紫苑の家のキッチン。ほとんど半同棲状態で、食器の場所も把握してる灯は、珈琲の入ったマグを片手に甘えん坊の彼氏の頭を撫でた。
「んー、アワアワのお風呂にしよ」
「泡風呂!」
窺うような双眸が、灯の返答によってキランと輝く。
柔らかな灯の髪に顔を埋めた紫苑が、すりすりと猫のように甘えてくるから、マグの中の黒い液体が振動で揺れた。
危ないよと言いたいけど、嬉しそうな紫苑を前にすると、まるごと許してしまたくなる。
しまいには、ちゅっ、と灯の首筋に吸い付いて跡を残してくるから、かわいさに撃沈した。
「ついた」
にっこり、満足そうに口角を上げる紫苑。
灯の身体には、たくさんの紫苑の所有印が残っているというのに、まだ跡をつけたがるのかと独占欲に笑ってしまう。
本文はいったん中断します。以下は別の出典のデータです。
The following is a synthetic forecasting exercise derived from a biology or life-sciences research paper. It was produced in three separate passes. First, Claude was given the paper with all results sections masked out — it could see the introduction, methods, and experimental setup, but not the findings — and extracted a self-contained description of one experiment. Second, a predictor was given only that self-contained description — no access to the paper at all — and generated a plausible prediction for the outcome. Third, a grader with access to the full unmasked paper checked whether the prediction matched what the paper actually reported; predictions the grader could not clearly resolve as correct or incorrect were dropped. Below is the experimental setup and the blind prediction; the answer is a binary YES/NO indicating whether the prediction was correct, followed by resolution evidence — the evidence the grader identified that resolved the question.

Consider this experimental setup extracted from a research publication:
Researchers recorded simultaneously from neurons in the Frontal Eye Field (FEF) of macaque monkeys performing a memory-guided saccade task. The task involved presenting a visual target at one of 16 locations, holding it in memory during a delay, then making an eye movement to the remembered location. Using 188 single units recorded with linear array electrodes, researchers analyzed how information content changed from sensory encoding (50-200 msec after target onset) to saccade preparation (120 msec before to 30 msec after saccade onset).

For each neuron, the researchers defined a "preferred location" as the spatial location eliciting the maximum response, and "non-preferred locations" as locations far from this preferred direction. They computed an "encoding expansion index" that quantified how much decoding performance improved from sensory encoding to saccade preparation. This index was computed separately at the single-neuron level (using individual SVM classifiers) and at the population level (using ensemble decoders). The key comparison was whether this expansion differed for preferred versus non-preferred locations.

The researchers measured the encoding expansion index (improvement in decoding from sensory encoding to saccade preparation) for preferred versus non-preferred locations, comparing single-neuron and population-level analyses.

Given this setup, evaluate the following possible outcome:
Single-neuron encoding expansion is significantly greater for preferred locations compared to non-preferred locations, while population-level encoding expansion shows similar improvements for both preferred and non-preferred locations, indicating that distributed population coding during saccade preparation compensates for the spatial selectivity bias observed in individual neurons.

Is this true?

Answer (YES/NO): NO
「紫苑くん、キスマークつけるの上手くなったね。最初はやり方わかんなくて、泣いてたのに」
「……っ、いっぱい練習したからもう泣かない」
「うん、私でね」
「そうだよ。……あのさ、お風呂で俺にも同じくらい跡つけてほしい」
「内出血だらけになるけど」
「だめ?」
「だめじゃないね」
くすくすと、笑いが止まらない灯は、紫苑の唇に自身の唇を重ね合わせた。